Di pementasan Teater Cahaya, sesekali tatapan pemain ditujukan kepada penonton yang berada di bawah panggung. Mereka berusaha meleburkan diri ke segenap penonton yang ada.
Mereka menggapai perhatian penonton seutuhnya demi merespons tema Festival Teater Jakarta (FTJ) 2019, ”Drama Penonton”. FTJ memang bukan pementasan teater biasa. Ini pentas kompetisi tahunan.
Hajatan ini diselenggarakan Komite Teater Dewan Kesenian Jakarta sejak tahun 1973. Dukungan dana sepenuhnya oleh Dinas Pariwisata dan Kebudayaan Pemerintah Provinsi DKI Jakarta.
Ada dua putaran untuk menentukan pemenang kompetisi ini. Putaran pertama, putaran penyisihan di lima tingkat wilayah Jakarta. Kemudian, putaran berikutnya, putaran final sebagai FTJ yang diselenggarakan di Pusat Kesenian Jakarta Taman Ismail Marzuki.
Penyelenggaraan pada tahun 2019 ini merupakan yang ke-46 kali. Ini hajatan seni teater tertua di lingkup Asia Tenggara. Rentang waktu FTJ 2019 cukup panjang, 12-29 November 2019.

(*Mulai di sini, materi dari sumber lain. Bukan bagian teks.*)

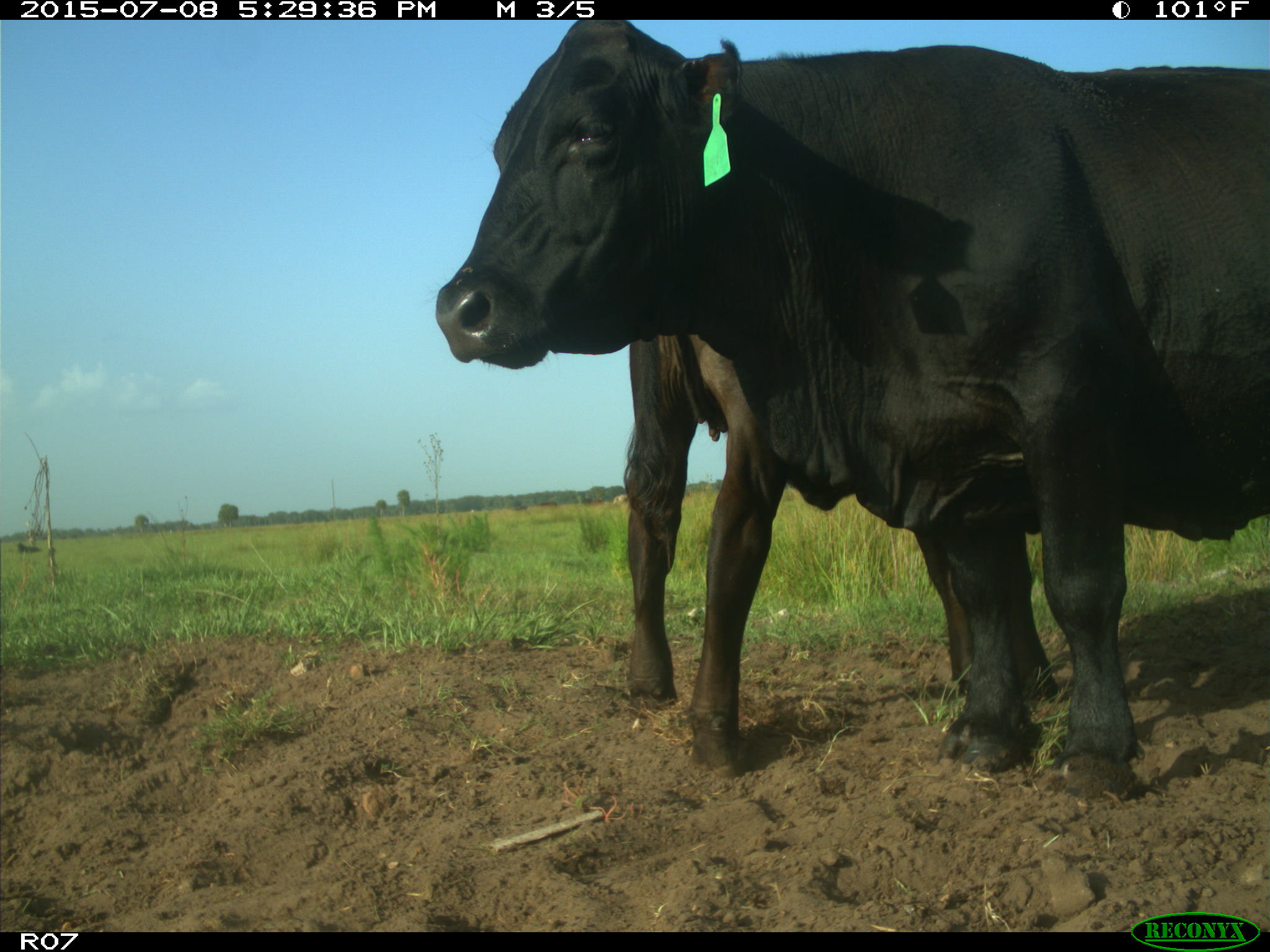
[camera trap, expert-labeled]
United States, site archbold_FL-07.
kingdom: Animalia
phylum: Chordata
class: Mammalia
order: Artiodactyla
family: Bovidae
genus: Bos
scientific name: Bos taurus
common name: domestic cow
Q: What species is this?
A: Bos taurus (domestic cow).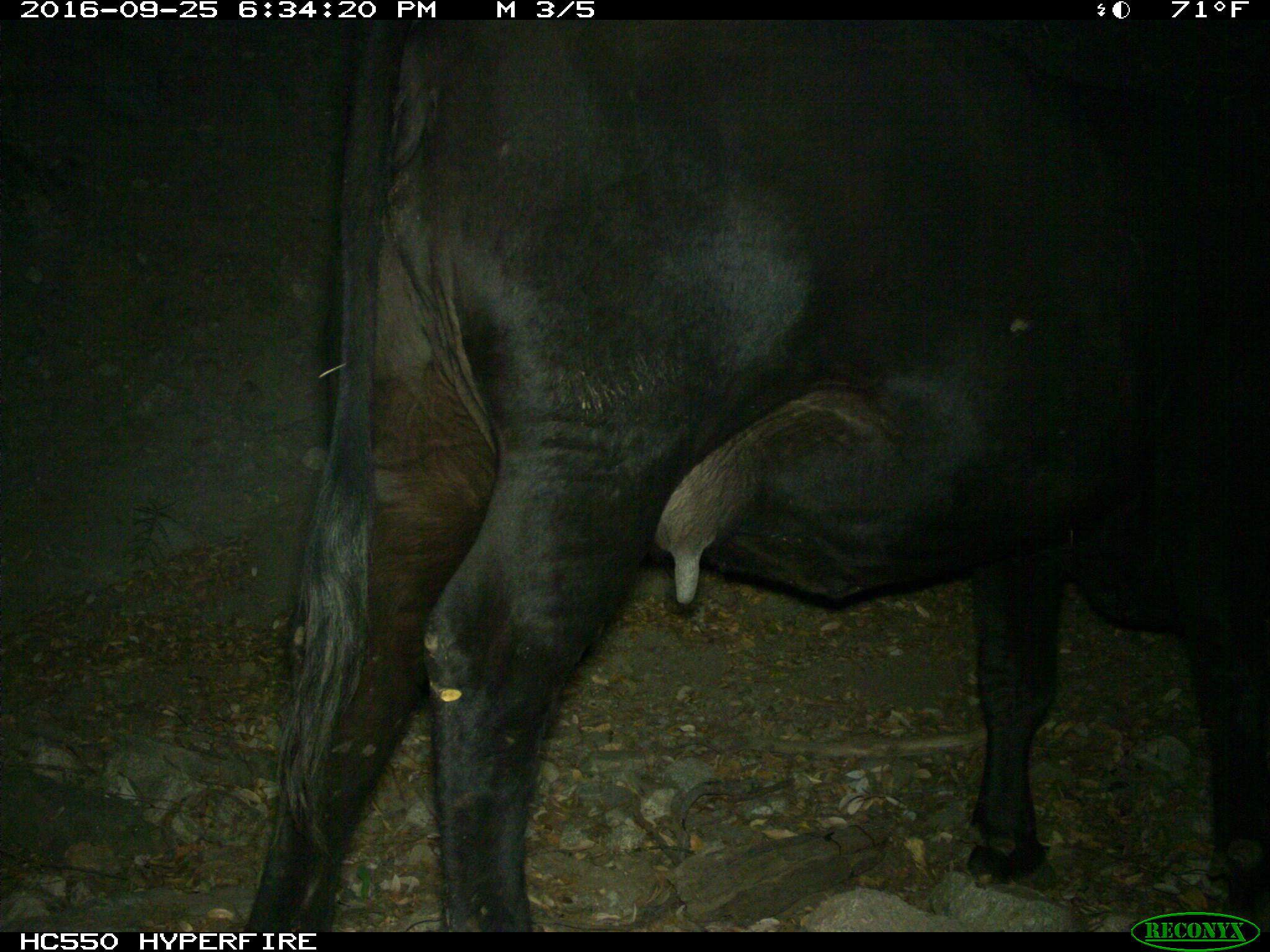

Setiap wilayah administrasi kota Jakarta diwakili tiga finalis sehingga jumlah para finalisnya 15 kelompok. Tercatat para peserta meliputi kelompok Lab Teater Lumbung, Teater Asa, dan Teater Nusantara asal Jakarta Barat.
Selain itu, Kelompok Teater Labo El Aktor, Teater Ciliwung, dan Kelompok Pojok dari Jakarta Selatan. Kelompok Castra Mardika, Teater Camuss, dan Sanggar Teater Jerit asal Jakarta Timur.
Kelompok Maura Lintas Teater, Teater Cahaya, dan Teater Amatirujan asal Jakarta Utara. Kelompok Teater Petra, Unlogic Teater, dan Teater Indonesia dari Jakarta Pusat.
Penonton bawaan
Dari festival ini pada tahun-tahun sebelumnya, Komite Teater DKJ menangkap fenomena penonton ”bawaan”, yakni penonton yang hadir merupakan penonton ”yang dibawa” dari wilayah masing-masing.
Ini tak ubahnya menjadi penonton ”suporter” karena FTJ berbasis lomba. Pegiat teater Gandung Bondowoso, yang kebetulan dilibatkan sebagai anggota Dewan Juri FTJ 2019, mengatakan, fenomena penonton ”bawaan” itu wujud rupa kegagalan seni pertunjukan teater ini.
”Sejauh ini, drama penonton untuk teater modern masih sebatas ide atau teori,” ujar Gandung.
Ia mencontohkan lenong atau ludruk sebagai teater tradisional yang terbukti mampu mewujudkan drama penonton. Drama penonton teater modern pernah dipicu dengan konsep Danarto tentang ”teater tanpa penonton”.
Itu sebuah konsep permainan teater yang melibatkan penonton. Penonton pun ikut bermain.
Konseptualisasi ”teater tanpa penonton” itu memicu gagasan kuratorial FTJ 2019 ini. Sebab lain, menurut Gandung, karena pementasan teater yang dikemas setiap tahun di dalam FTJ ini termasuk krisis penonton.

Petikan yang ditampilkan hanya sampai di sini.